Campos diz que governo ‘parou’

Como era esperado nos bastidores políticos, o lançamento das diretrizes do programa de governo da dupla Eduardo Campos-Marina Silva se transformou ontem em um palco de ataques ao governo de Dilma Rousseff, que foi classificado como “mofado” e “fora dos trilhos”.
Tomando o cuidado de separar as gestões de Luiz Inácio Lula da Silva (2003-2010), de quem foram ministros, da de Dilma, os dois subiram o tom nos ataques ao Palácio do Planalto.
“Não dá para tolerar mais esse pacto social e político que mofou e que não vai dar nada de bom e de novo ao povo brasileiro”, discursou Campos, que é governador de Pernambuco e presidente nacional do PSB. Para ele, o governo está estacionado. “Há uma clara percepção das pessoas que estão vendo que o país parou, que o país saiu do trilho.”
No evento, realizado em auditório da Câmara dos Deputados, Campos e Marina lançaram cinco prioridades para sua eventual gestão, sempre ressaltando o mote, já declarado, de que as conquistas econômicas da gestão de Fernando Henrique Cardoso (1995-2002) e as sociais de Lula devem ser preservadas.
Em sua fala, Mariana frisou que o cabeça de chapa da coligação é Campos -“Se Deus quiser o futuro presidente do Brasil”-, foi tratada como vice, embora diga que ainda não definiu isso, e também centrou ataques ao governo.
Segundo ela, o “entulho da velha política atrapalha o país”, já que a prioridade seria o arranjo eleitoreiro em detrimento dos reais interesses do país.

Solenidade

Participaram da solenidade os principais dirigentes do PSB e da Rede, o grupo político de Marina, que se uniram em outubro após a ex-senadora ver fracassado seu projeto de criar um partido. Além deles, estiveram presentes políticos de outras legendas, especialmente do PDT, os senadores Pedro Taques (MT) e Cristovam Buarque (DF).
O documento com as diretrizes, que serão agora debatidas nos Estados com o objetivo de apresentar em junho o programa de governo, trazem de forma genérica os seguintes eixos:
1) “Estado e a democracia de alta intensidade”: defende em linhas gerais a desburocratização, a reforma política e um “novo federalismo” em que a União ceda parte de seus recursos a Estados e municípios.
2) “Economia para o desenvolvimento sustentável”: prega a valorização da indústria, o aprimoramento do cardápio de exportações, investimento em inovação tecnológica, no turismo e na agropecuária. Nesse ponto, sensível a Marina, histórica crítica do setor, há a ressalva de que “o modelo de ocupação de grandes áreas e concentração em poucas culturas” gera impactos sociais e ambientais que precisam ser “superados”.
3) “Educação, cultura e inovação”: qualificação da educação oferecida à população.
4) “Políticas sociais e qualidade de vida”: ampliação e maior integração entre os programa sociais do governo, além de fortalecimento do SUS.

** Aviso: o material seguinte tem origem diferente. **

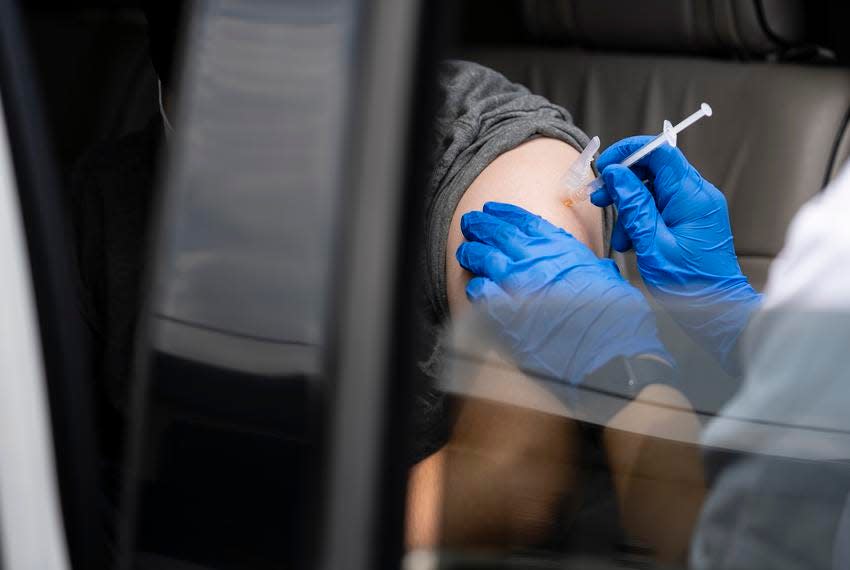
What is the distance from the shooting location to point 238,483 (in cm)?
72

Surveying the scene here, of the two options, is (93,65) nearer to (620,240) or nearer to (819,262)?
(620,240)

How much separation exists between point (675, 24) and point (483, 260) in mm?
1061

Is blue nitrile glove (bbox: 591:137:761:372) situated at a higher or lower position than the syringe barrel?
lower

5) “Novo urbanismo e pacto pela vida”: atuar para a redução do deficit habitacional e discutir questões relativas à mobilidade urbana e ao aperfeiçoamento dos órgãos de segurança pública.

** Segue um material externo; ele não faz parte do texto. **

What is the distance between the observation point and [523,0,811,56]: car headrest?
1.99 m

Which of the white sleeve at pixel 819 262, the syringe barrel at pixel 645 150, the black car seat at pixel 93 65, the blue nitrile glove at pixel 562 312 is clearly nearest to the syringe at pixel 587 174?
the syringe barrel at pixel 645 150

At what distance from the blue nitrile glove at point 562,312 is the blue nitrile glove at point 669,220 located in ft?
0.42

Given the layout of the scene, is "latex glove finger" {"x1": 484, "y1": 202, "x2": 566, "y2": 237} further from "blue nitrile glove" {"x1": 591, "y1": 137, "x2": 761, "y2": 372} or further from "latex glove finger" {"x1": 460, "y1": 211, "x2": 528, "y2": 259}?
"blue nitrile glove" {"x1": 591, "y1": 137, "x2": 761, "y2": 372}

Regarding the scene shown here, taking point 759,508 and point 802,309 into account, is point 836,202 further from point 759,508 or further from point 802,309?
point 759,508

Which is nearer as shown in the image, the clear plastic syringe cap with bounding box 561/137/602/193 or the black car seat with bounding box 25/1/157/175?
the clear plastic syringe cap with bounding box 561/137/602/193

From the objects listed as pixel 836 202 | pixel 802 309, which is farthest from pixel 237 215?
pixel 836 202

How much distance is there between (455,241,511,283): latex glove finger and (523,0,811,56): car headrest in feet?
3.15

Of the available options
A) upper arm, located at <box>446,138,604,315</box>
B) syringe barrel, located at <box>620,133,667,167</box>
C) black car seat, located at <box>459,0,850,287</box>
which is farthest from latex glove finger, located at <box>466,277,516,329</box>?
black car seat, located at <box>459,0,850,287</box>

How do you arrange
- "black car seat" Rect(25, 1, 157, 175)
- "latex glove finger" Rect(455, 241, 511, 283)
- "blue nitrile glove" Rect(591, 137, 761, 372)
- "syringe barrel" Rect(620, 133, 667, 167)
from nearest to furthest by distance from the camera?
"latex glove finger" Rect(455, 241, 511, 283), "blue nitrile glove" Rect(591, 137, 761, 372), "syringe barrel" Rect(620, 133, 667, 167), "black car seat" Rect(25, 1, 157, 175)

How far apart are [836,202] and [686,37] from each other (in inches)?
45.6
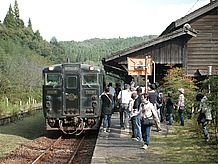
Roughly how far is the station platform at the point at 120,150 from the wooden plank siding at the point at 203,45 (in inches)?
301

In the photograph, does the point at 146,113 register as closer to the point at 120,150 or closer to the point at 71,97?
the point at 120,150

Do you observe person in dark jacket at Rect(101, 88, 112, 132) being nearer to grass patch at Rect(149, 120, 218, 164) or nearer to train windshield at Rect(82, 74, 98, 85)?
train windshield at Rect(82, 74, 98, 85)

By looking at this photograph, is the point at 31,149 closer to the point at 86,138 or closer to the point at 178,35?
the point at 86,138

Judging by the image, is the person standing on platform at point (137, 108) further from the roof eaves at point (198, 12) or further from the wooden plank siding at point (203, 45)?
the roof eaves at point (198, 12)

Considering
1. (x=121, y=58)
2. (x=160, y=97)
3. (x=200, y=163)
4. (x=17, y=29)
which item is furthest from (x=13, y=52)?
(x=200, y=163)

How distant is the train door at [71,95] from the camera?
15.1m

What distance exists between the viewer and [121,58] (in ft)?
66.8

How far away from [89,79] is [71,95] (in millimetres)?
1019

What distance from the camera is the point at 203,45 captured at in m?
20.7

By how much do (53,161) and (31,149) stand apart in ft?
6.14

Na introdução e na conclusão do programa são ressaltados que o atual modelo político e de desenvolvimento econômico e social está esgotado. “O modelo esgotou-se a olhos vistos, mas as forças políticas que o operam esforçam-se para mantê-lo, negociando pedaços do Estado e entregando-os ao atraso para se manterem no poder”.